Romano e Vizzini, le intercettazioni in un numero speciale di “S”


(fonte video)

Sessantacinque telefonate. Quaranta tra l’avvocato tributarista Gianni Lapis, prestanome di Massimo Ciancimino, e il senatore Carlo Vizzini. Venticinque fra Lapis e il leader del Pid Saverio Romano.

Il giudice per indagini preliminari di Palermo ha stabilito che le intercettazioni sono “rilevanti” per l’inchiesta e ha chiesto alla Camera dei deputati di poterle utilizzare.

Le conversazioni testimonierebbero la partecipazione di Romano e Vizzini, accusati di corruzione aggravata dall’avere favorito la mafia, in quello che gli inquirenti definiscono

“un sistema affaristico-politico-mafioso”.

Lapis e Massimo Ciancimino, il figlio di don Vito, avrebbero pagato tangenti a Romano e Vizzini. Un pegno di riconoscenza per i servigi e i favori ottenuti dal Gruppo Gas che all’inizio degli anni Duemila metanizzò una fetta consistente della Sicilia.
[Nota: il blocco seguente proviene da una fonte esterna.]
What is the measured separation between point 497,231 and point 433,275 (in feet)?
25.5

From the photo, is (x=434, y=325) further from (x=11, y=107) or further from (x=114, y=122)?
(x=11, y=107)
Dietro il gruppo c’era la regia occulta di don Vito Ciancimino, ex sindaco mafioso di Palermo. Mazzette, emendamenti “pilotati” in Parlamento, raccomandazioni presso l’ambasciata italiana in Giappone, aerei che si alzano in volo a Palermo grazie ai favori dei politici: c’è di tutto nelle conversazioni di Vizzini e Romano. I due protagonisti, in altrettante interviste, controbattono, punto per punto, alle accuse. Niente di illecito, dicono. Ed ancora: il numero speciale di S contiene tutti gli atti giudiziari che sono confluiti nell’inchiesta per concorso esterno in associazione mafiosa a carico dell’ex ministro Romano (nella foto).